Texte fourni

========

Cette troisième édition est centrée autour de la thématique du corps. Pourquoi cette décision ?
Roei Amit : Pour chaque édition, on essaye de trouver un axe qui puisse répondre à trois critères : structurer un propos, résonner avec l’air du temps et faire sens avec le format numérique. Le corps, cette année, répond à ces trois exigences. Parce que nombreux sont les artistes digitaux à s’approprier cette question, à créer d’autres réalités, d’autres corps, plus virtuels, plus augmentés, s’affranchissant ouvertement de contraintes. Et parce qu’il occupe une place centrale au sein de nos sociétés : ces derniers jours, par exemple, Apple a annoncé la commercialisation de nouvelles lunettes en réalité augmentée. Cela en dit long sur les possibilités ouvertes par les technologies numériques.
La programmation, bien qu’extrêmement diverse, est resserrée autour de quatre artistes. Comment s’opèrent les choix ?
Roei Amit : Quand on sélectionne un artiste, on le fait non seulement par rapport à ses préoccupations passées, mais aussi en fonction de son appétence à participer à une aventure, à créer une œuvre inédite autour d’une thématique précise et au sein d’un espace dédié. Une fois que l’on est tous conscient de cette prérogative, un travail de longue haleine se met en place. Il ne s’agit pas simplement d’être dans la curation, il s’agit aussi d’accompagner l’évolution d’une œuvre jusqu’à sa forme finale.

========

Données fournies

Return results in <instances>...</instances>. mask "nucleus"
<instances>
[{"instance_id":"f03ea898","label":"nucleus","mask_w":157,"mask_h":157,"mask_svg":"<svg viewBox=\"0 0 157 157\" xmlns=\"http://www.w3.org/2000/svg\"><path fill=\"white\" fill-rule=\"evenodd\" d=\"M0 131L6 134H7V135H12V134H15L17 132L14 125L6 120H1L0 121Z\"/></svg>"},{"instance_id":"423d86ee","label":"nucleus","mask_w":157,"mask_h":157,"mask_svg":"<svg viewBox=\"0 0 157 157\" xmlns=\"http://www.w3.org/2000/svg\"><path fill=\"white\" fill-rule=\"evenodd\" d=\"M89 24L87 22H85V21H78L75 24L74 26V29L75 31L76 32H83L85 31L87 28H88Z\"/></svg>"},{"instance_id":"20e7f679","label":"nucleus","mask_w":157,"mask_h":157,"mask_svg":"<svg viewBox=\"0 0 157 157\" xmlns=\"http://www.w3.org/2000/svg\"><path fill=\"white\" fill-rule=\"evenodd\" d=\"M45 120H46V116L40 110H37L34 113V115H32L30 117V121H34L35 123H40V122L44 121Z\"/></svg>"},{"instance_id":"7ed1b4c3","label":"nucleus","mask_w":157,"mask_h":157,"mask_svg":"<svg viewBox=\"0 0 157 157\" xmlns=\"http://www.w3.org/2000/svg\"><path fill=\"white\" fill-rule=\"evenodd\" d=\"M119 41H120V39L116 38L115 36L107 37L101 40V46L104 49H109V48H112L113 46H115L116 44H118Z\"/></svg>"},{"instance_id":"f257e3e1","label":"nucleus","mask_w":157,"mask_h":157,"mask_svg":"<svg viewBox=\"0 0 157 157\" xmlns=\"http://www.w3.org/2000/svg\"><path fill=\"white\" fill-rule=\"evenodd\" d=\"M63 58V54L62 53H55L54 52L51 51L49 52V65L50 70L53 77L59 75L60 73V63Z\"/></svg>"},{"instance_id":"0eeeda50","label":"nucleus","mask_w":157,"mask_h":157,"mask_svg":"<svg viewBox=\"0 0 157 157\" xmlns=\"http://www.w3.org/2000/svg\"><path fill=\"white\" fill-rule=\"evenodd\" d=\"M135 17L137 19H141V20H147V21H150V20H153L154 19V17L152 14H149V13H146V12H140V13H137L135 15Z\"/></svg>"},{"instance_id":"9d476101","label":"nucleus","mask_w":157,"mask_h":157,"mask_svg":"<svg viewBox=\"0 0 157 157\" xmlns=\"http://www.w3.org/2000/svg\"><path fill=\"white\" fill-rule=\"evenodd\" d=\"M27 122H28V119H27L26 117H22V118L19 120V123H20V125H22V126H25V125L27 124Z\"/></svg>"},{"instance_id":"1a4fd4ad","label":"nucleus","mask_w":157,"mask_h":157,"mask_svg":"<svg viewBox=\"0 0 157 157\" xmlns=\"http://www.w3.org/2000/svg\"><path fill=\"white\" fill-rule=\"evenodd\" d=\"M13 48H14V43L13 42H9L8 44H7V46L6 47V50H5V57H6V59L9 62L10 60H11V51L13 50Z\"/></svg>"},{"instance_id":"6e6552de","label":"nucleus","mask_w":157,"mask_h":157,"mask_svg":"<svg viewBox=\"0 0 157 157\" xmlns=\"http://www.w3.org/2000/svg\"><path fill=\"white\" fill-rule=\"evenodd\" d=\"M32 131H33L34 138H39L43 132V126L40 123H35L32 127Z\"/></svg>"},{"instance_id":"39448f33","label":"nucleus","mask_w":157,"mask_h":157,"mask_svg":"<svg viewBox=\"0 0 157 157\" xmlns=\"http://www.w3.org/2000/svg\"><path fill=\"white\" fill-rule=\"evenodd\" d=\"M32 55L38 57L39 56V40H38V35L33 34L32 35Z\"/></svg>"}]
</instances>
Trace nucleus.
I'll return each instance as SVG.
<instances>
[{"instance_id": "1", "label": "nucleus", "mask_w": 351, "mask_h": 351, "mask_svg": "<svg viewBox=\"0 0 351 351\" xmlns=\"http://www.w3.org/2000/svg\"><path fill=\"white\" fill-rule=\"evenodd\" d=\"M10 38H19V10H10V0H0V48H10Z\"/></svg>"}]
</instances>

========

Tâches à réaliser
• A. Citez tous les critères auxquels, selon l'entretien sur la troisième édition, l'axe choisi pour chaque édition doit répondre.
• B. Reprenez l'entretien sur la troisième édition là où il s'arrête et poursuivez-le après sa dernière phrase.
Les données constituent un matériau distinct du texte.

Réponses par tâche
• A.
- structurer un propos
- résonner avec l'air du temps
- faire sens avec le format numérique

• B.
Lors de la conférence de presse, il a été évoqué par certains artistes que la France avait longtemps été en retard au sujet des arts numériques et immersifs. Quel est votre avis sur ce sujet ?
Roei Amit : Je dirais que l’on ne manque pas de structures, on est simplement au cœur d’un art en pleine évolution et structuration. Chaque semaine, des outils numériques s’ajoutent à la palette des outils créatifs mis à disposition des artistes, par essence toujours en avance sur les institutions. Sachant que ces technologies évoluent en permanence, les galeries ou les musées ne peuvent que tenter d’accompagner, plus ou moins rapidement, plus ou moins efficacement.
Reste que si on fait un arrêt sur images, on se rend bien compte que la France peut aujourd’hui compter sur des filières de formation très compétentes, que de plus en plus de structures accompagnent ces nouvelles créations (galeries, festivals, musées, aides publics, etc.). Il est vrai qu’il n’y a rien de semblable au Palais Augmenté, mais c’est aussi parce que la réalité augmentée n’était pas encore très développée avant que l’on apparaisse. Il y aura toujours du manque, mais c’est précisément ce manque qui sert de catalyseur à tout ce qui se passe autour de nous.
Le numérique implique-t-il, comme on le dit souvent, de nouvelles monstrations, de nouveaux liens avec le public ?
Roei Amit : Pour le public comme pour les institutions culturelles, la technologie n’est qu’un outil qui ne dicte pas nécessairement son rapport à l’œuvre. On le voit bien lorsque l’on discute avec lui : les questions autour des technologies utilisées n’arrivent que dans un deuxième temps. Mais comme il s’agit de nouvelle matière de création (pixels qui s’ajoute aux pigments) et nouveaux formats de monstrations, notamment des écrans, des projections divers et variés, le numérique alors imposent des nouvelles rencontres avec les publics et les liens qui se créent.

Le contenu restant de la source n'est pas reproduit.